> **Excerpted passage**:
Objection 17: "Ecclesiastes 3:18-21 is based on fear for annihilation of humans, not hope for any other life."

Yes primarily, and while additional layers of meaning may or may not be present for that passage, it is in any case Old Testament. As Christians, we are called upon to interpret the Old Testament through the lens of the New Testament, not vice versa.

Objection 18: "All the objections above are answered, but the question remains of why. Why would you interpret Revelation 5:13 (and other parts of Revelation as when Jesus rides a horse) in the semi-literal terms of an afterlife of sorts, a lesser Heaven?"

Given that both Nature and Scripture have the same author, the natural sciences can be of use to interpret Scripture. Evolution makes clear that all life is related in a grand genealogy. Other species, although not the Image of God themselves (and again, see "A Commentary on the Image of God" for more on that topic), are all genealogically related to humans. Not in the Beatific Vision but rather in the New Heaven and New Earth that lie beyond it, that great genealogy will be accounted for by a God who used it as a tool of Creation.

> **Required actions**:
A – Decide whether each statement below agrees with the excerpt on objections 17 and 18, and answer yes or no for each. Back each answer with the deciding words from the excerpt, quoted exactly. (i) The reply to Objection 17 holds that Christians should read the New Testament through the lens of the Old Testament. (ii) Other species are described as genealogically related to humans. (iii) The genealogy of life is said to be accounted for within the Beatific Vision.
B – Summarize the excerpt on objections 17 and 18 in two sentences.
C – In the excerpt on objections 17 and 18, what reason is given for why the natural sciences can be used to interpret Scripture?

Dataset entries:
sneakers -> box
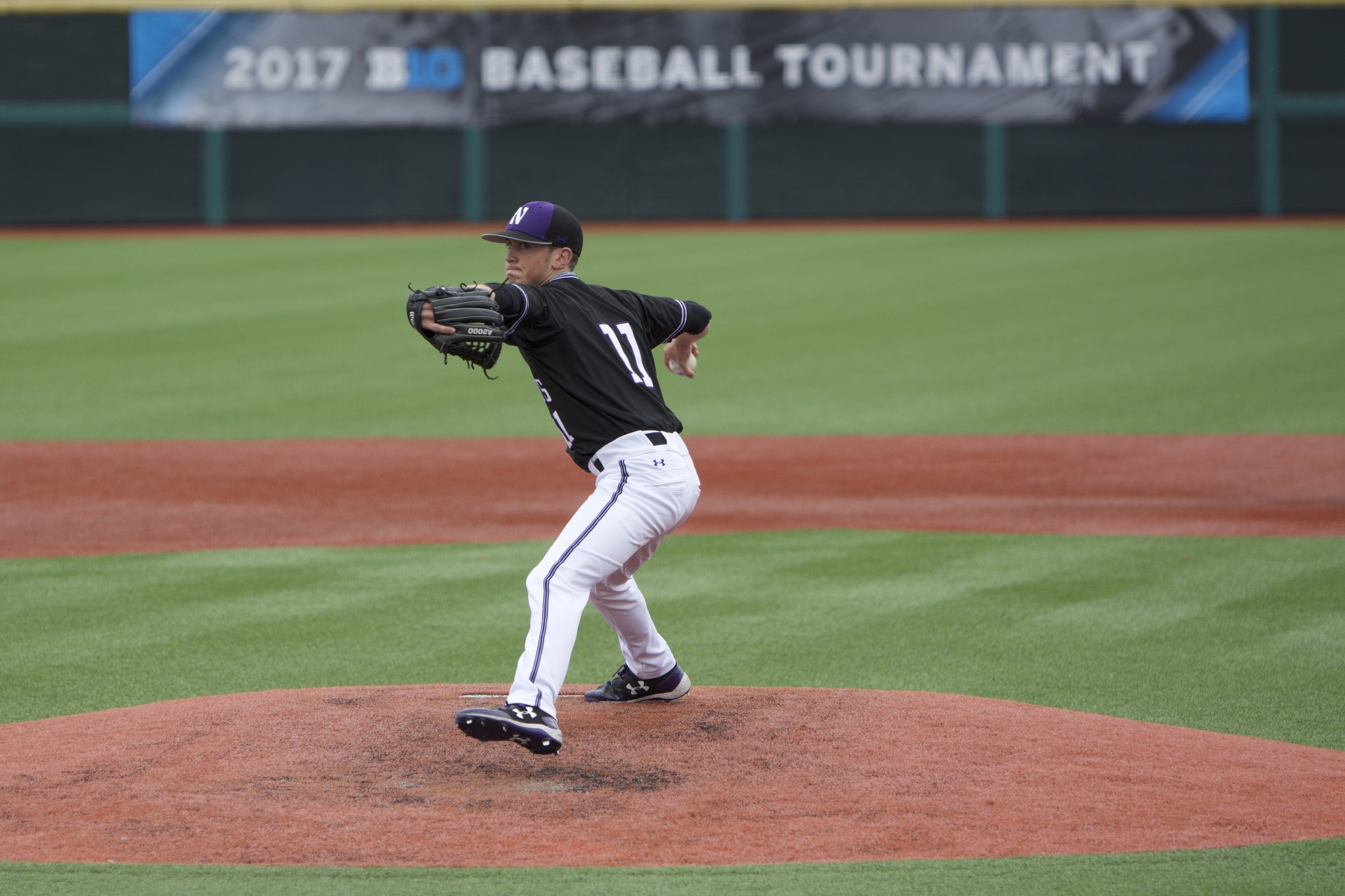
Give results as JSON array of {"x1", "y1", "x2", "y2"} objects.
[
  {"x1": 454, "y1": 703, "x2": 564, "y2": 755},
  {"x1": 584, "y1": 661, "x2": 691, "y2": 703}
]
--
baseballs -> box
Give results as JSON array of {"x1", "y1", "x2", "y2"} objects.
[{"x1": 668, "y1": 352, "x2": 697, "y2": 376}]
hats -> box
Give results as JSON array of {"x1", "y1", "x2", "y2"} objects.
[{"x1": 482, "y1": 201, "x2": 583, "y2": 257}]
==
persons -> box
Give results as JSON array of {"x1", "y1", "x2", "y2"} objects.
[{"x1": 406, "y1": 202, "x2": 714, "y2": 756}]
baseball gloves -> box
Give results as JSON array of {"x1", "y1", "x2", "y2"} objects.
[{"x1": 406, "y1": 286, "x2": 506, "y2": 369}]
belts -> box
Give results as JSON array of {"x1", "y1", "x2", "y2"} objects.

> **Responses in order**:
A –
(i) No: "we are called upon to interpret the Old Testament through the lens of the New Testament, not vice versa."
(ii) Yes: "are all genealogically related to humans."
(iii) No: "Not in the Beatific Vision but rather in the New Heaven and New Earth that lie beyond it"

B – The reply to Objection 17 grants that Ecclesiastes 3:18-21 is primarily about fear of human annihilation but notes that it is Old Testament, which Christians are to interpret through the New Testament. The reply to Objection 18 argues that because Nature and Scripture share one author, evolution's evidence that all life is genealogically related supports reading Revelation as pointing to a New Heaven and New Earth where God will account for that genealogy.

C – Both Nature and Scripture have the same author.